— Begin —

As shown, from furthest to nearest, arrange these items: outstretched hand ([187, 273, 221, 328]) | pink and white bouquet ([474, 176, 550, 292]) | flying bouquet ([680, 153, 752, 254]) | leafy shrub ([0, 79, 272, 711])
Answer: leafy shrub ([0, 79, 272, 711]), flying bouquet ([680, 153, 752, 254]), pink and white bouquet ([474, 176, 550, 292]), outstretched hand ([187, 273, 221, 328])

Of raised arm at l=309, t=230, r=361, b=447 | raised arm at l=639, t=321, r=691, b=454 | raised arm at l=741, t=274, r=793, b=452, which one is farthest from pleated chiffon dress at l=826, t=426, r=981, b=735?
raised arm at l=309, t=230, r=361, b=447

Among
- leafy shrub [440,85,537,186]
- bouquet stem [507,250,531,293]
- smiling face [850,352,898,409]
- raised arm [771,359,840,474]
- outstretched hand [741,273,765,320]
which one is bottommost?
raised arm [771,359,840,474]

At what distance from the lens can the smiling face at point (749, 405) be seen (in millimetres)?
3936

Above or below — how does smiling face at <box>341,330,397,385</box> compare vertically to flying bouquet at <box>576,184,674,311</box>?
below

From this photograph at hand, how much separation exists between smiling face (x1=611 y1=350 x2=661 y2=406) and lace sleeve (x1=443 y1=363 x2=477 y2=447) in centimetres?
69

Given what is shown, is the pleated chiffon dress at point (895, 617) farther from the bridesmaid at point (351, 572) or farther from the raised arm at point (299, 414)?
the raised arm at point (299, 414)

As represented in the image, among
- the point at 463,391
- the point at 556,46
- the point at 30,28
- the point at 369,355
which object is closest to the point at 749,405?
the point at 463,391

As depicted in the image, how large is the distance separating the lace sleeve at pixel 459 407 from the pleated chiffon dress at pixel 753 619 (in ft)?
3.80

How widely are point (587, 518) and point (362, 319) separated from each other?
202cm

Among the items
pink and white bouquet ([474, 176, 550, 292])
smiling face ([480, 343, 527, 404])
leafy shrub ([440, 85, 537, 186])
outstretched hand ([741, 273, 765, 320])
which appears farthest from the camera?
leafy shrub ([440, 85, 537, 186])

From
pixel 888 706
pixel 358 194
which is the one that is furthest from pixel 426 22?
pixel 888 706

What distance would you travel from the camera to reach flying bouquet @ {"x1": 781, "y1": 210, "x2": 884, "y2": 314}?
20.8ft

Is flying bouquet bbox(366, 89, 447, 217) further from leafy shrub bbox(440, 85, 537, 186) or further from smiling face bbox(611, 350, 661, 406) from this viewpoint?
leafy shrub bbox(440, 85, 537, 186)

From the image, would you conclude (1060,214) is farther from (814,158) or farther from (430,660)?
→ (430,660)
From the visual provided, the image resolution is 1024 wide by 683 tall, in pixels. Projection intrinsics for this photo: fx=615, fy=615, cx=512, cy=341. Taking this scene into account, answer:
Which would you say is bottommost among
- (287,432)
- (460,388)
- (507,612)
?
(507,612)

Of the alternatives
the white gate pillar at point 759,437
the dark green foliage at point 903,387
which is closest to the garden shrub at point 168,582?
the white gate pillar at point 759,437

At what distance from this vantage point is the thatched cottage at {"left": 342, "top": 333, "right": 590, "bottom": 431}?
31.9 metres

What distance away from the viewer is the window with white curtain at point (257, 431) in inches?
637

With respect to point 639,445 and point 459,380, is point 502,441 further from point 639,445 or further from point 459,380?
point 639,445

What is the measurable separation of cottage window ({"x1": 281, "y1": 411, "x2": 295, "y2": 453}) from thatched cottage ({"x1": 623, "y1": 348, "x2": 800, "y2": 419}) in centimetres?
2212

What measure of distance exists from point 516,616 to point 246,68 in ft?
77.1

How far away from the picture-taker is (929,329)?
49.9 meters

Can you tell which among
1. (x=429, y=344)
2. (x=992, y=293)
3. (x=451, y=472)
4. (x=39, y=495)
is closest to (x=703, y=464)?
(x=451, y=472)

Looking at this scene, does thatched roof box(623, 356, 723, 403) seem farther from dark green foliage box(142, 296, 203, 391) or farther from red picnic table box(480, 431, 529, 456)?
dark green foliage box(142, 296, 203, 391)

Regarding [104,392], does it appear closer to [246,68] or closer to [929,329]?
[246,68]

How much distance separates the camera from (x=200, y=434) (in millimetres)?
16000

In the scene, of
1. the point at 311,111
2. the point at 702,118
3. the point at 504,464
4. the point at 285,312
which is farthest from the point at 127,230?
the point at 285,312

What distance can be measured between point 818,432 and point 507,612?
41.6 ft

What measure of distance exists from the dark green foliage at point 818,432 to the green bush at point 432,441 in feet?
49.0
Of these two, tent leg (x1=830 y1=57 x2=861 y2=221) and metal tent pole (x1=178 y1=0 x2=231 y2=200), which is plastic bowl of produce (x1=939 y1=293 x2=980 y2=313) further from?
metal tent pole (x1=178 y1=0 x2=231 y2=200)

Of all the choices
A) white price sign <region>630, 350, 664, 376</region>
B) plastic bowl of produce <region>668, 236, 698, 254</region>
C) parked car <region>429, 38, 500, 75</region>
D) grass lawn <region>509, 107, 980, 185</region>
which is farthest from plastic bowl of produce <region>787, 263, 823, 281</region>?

— End —

To do => Your task is to quote all of the data word for word.

Solution for this problem =>
As shown, from furthest to nearest, arrange these items: outstretched hand ([187, 273, 221, 328]) | pink and white bouquet ([474, 176, 550, 292]) | flying bouquet ([680, 153, 752, 254]) | leafy shrub ([0, 79, 272, 711])
Answer: leafy shrub ([0, 79, 272, 711]), flying bouquet ([680, 153, 752, 254]), pink and white bouquet ([474, 176, 550, 292]), outstretched hand ([187, 273, 221, 328])

Of raised arm at l=309, t=230, r=361, b=447 | raised arm at l=639, t=321, r=691, b=454 | raised arm at l=741, t=274, r=793, b=452, which one is farthest from pleated chiffon dress at l=826, t=426, r=981, b=735?
raised arm at l=309, t=230, r=361, b=447

Among
- leafy shrub [440,85,537,186]
- bouquet stem [507,250,531,293]
- smiling face [850,352,898,409]
- raised arm [771,359,840,474]
- outstretched hand [741,273,765,320]
which one is bottommost?
raised arm [771,359,840,474]

At what distance from the lens can the smiling face at point (749, 405) be seen (in millimetres)?
3936

Above or below — how does smiling face at <box>341,330,397,385</box> compare vertically to flying bouquet at <box>576,184,674,311</box>?
below

From this photograph at hand, how much separation exists between smiling face (x1=611 y1=350 x2=661 y2=406) and lace sleeve (x1=443 y1=363 x2=477 y2=447) in centimetres?
69

Given what is shown, is the pleated chiffon dress at point (895, 617) farther from the bridesmaid at point (351, 572) or farther from the raised arm at point (299, 414)?
the raised arm at point (299, 414)

As represented in the image, among
- the point at 463,391
- the point at 556,46
- the point at 30,28
- the point at 369,355
which object is closest to the point at 749,405?
the point at 463,391

As depicted in the image, how large is the distance separating the lace sleeve at pixel 459 407 from the pleated chiffon dress at pixel 753 619 (in ft)?
3.80

How widely are point (587, 518) and point (362, 319) separated from each other?
202cm

Among the items
pink and white bouquet ([474, 176, 550, 292])
smiling face ([480, 343, 527, 404])
leafy shrub ([440, 85, 537, 186])
outstretched hand ([741, 273, 765, 320])
which appears farthest from the camera?
leafy shrub ([440, 85, 537, 186])

From
pixel 888 706
pixel 358 194
which is the one that is furthest from pixel 426 22?
pixel 888 706

What distance would you travel from the camera to reach flying bouquet @ {"x1": 781, "y1": 210, "x2": 884, "y2": 314}?
20.8ft

Is flying bouquet bbox(366, 89, 447, 217) further from leafy shrub bbox(440, 85, 537, 186) or further from smiling face bbox(611, 350, 661, 406) from this viewpoint?
leafy shrub bbox(440, 85, 537, 186)

From the image, would you conclude (1060,214) is farther from (814,158) or farther from (430,660)?
→ (430,660)
From the visual provided, the image resolution is 1024 wide by 683 tall, in pixels. Projection intrinsics for this photo: fx=615, fy=615, cx=512, cy=341. Taking this scene into account, answer:
Which would you say is bottommost among
- (287,432)
- (460,388)
- (507,612)
?
(507,612)

Of the alternatives
the white gate pillar at point 759,437
the dark green foliage at point 903,387
which is closest to the garden shrub at point 168,582?
the white gate pillar at point 759,437

At what distance from this vantage point is the thatched cottage at {"left": 342, "top": 333, "right": 590, "bottom": 431}?
31.9 metres

What distance away from the viewer is the window with white curtain at point (257, 431) in inches?
637

With respect to point 639,445 and point 459,380, is point 502,441 further from point 639,445 or further from point 459,380?
point 639,445

What is the measurable separation of cottage window ({"x1": 281, "y1": 411, "x2": 295, "y2": 453}) from thatched cottage ({"x1": 623, "y1": 348, "x2": 800, "y2": 419}) in centimetres?
2212

What measure of distance exists from point 516,616 to point 246,68 in ft?
77.1

How far away from the picture-taker is (929,329)?
49.9 meters

Can you tell which among
1. (x=429, y=344)
2. (x=992, y=293)
3. (x=451, y=472)
4. (x=39, y=495)
is closest to (x=703, y=464)?
(x=451, y=472)

Looking at this scene, does thatched roof box(623, 356, 723, 403) seem farther from dark green foliage box(142, 296, 203, 391) or farther from red picnic table box(480, 431, 529, 456)?
dark green foliage box(142, 296, 203, 391)

Regarding [104,392], does it appear closer to [246,68] or closer to [929,329]?
[246,68]

How much distance separates the camera from (x=200, y=434) (in millimetres)?
16000

In the scene, of
1. the point at 311,111
2. the point at 702,118
3. the point at 504,464
4. the point at 285,312
which is farthest from the point at 127,230?
the point at 285,312

What distance can be measured between point 818,432 and point 507,612?
41.6 ft

What measure of distance exists from the dark green foliage at point 818,432 to the green bush at point 432,441 in feet?
49.0
Of these two, tent leg (x1=830 y1=57 x2=861 y2=221) and metal tent pole (x1=178 y1=0 x2=231 y2=200), which is plastic bowl of produce (x1=939 y1=293 x2=980 y2=313) further from?
metal tent pole (x1=178 y1=0 x2=231 y2=200)

Of all the choices
A) white price sign <region>630, 350, 664, 376</region>
B) plastic bowl of produce <region>668, 236, 698, 254</region>
C) parked car <region>429, 38, 500, 75</region>
D) grass lawn <region>509, 107, 980, 185</region>
which is farthest from plastic bowl of produce <region>787, 263, 823, 281</region>?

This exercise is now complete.